» Excerpt provided:
1R01 Adverse Weather Protection

Readiness for Seasonal Extreme Weather Readiness

a. Inspection Scope

The inspectors reviewed licensee actions taken in preparation for low temperature weather conditions to limit the risk of freeze-related initiating events and to adequately protect mitigating systems from its effects. The inspectors reviewed licensee procedure 1-PI-OPS-1-FP, Freeze Protection, and walked down selected components associated with the four areas listed below to evaluate implementation of plant freeze protection, including the material condition of insulation, heat trace elements, and temporary heated enclosures. Corrective actions for items identified in relevant problem evaluation reports (PERs) and work orders (WOs) were assessed for effectiveness and timeliness. This inspection satisfied one inspection sample for extreme weather readiness. Documents reviewed are listed in the Attachment.

  • Performed walkdowns for extreme weather preparations at the intake pumping station, the refueling water storage tank, feedwater flow transmitters, and diesel building b Findings No findings were identified.

1R04 Equipment Alignment

.1 Partial System Walkdowns

a. Inspection Scope

The inspectors conducted three equipment alignment partial walkdowns, listed below, to evaluate the operability of selected redundant trains or backup systems with the other train or system inoperable or out of service. This includes also that redundant trains are returned to service properly. The inspectors reviewed the functional system descriptions, Updated Final Safety Analysis Report (UFSAR), system operating procedures, and technical specifications (TS) to determine correct system lineups for the current plant conditions. The inspectors performed walkdowns of the systems to verify that critical components were properly aligned and to identify any discrepancies which could affect operability of the redundant train or backup system. Documents reviewed are listed in the Attachment.

b. Findings

No findings were identified.

» Short exercise a: Could you duplicate the entries from the line with "Among the bird's" through the last line of the entries, including both ends and leaving the pictures out?

» Records for the exercise:

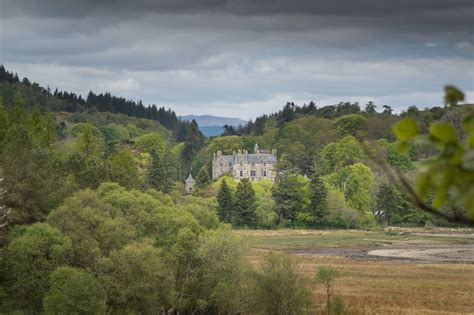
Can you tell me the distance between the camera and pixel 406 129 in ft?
8.26

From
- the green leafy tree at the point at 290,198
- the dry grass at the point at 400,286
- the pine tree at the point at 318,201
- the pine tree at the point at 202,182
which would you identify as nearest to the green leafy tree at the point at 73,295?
the dry grass at the point at 400,286

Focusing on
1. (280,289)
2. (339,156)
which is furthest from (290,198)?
(280,289)

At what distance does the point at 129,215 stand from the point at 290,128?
418ft

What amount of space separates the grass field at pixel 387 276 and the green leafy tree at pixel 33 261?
1456 centimetres

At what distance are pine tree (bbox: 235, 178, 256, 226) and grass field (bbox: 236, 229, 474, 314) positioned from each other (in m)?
9.06

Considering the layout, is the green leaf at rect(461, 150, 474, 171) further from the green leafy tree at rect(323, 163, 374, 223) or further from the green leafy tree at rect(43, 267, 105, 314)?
the green leafy tree at rect(323, 163, 374, 223)

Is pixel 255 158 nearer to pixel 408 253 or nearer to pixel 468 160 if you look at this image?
pixel 408 253

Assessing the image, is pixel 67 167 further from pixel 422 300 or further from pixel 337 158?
pixel 337 158

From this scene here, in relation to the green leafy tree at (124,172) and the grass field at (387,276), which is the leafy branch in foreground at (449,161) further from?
the green leafy tree at (124,172)

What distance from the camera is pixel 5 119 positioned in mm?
59812

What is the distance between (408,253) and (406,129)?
266 feet

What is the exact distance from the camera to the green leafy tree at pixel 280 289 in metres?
40.8

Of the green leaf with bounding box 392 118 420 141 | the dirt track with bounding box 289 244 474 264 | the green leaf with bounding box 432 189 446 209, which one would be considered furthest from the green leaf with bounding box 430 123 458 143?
the dirt track with bounding box 289 244 474 264

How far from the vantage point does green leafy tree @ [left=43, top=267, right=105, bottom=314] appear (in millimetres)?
35344
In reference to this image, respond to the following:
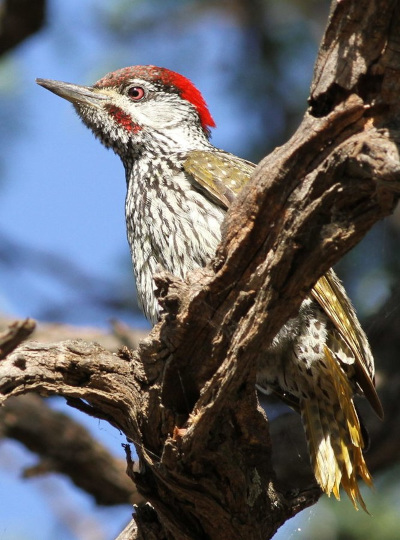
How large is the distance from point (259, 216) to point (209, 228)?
50.3 inches

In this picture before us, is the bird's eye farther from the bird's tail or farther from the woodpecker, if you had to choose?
the bird's tail

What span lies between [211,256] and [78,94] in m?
1.72

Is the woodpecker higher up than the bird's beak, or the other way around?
the bird's beak

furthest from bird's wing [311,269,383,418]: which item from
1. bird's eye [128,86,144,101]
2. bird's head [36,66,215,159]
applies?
bird's eye [128,86,144,101]

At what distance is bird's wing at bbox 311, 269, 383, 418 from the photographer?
401 cm

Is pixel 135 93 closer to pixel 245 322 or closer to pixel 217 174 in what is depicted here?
pixel 217 174

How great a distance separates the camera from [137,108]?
18.0ft

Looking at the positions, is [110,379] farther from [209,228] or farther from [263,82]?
[263,82]

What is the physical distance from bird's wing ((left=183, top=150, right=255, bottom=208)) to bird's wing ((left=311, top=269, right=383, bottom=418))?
2.18 feet

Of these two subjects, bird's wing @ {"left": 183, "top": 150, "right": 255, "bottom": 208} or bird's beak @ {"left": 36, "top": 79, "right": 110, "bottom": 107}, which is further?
bird's beak @ {"left": 36, "top": 79, "right": 110, "bottom": 107}

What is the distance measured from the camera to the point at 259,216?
3076mm

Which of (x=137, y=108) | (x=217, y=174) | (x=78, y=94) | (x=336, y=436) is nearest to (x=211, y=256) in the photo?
(x=217, y=174)

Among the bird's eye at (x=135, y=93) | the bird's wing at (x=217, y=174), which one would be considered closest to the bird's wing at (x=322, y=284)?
the bird's wing at (x=217, y=174)

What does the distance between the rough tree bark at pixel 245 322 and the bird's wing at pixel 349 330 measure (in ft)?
1.84
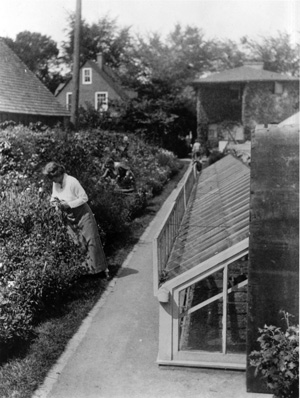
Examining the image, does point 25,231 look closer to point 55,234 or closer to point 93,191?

» Short exercise b: Could you set down the inspection report text word for word, from "Readiness for Seasonal" to "readiness. Documents reviewed are listed in the Attachment."?

» Result a:
Among the bird's eye at (x=135, y=93) | the bird's wing at (x=217, y=174), which one would be considered closest to the bird's wing at (x=322, y=284)?
the bird's wing at (x=217, y=174)

What does the distance between the rough tree bark at pixel 245 322 and the bird's wing at pixel 349 330 measure (in ft)?
1.84
Examining the image, does point 25,231 look closer to point 55,234 or closer to point 93,191?

» Result b:
Readiness for Seasonal Extreme Weather Readiness

a. Inspection Scope

The inspectors reviewed licensee actions taken in preparation for low temperature weather conditions to limit the risk of freeze-related initiating events and to adequately protect mitigating systems from its effects. The inspectors reviewed licensee procedure 1-PI-OPS-1-FP, Freeze Protection, and walked down selected components associated with the four areas listed below to evaluate implementation of plant freeze protection, including the material condition of insulation, heat trace elements, and temporary heated enclosures. Corrective actions for items identified in relevant problem evaluation reports (PERs) and work orders (WOs) were assessed for effectiveness and timeliness. This inspection satisfied one inspection sample for extreme weather readiness. Documents reviewed are listed in the Attachment.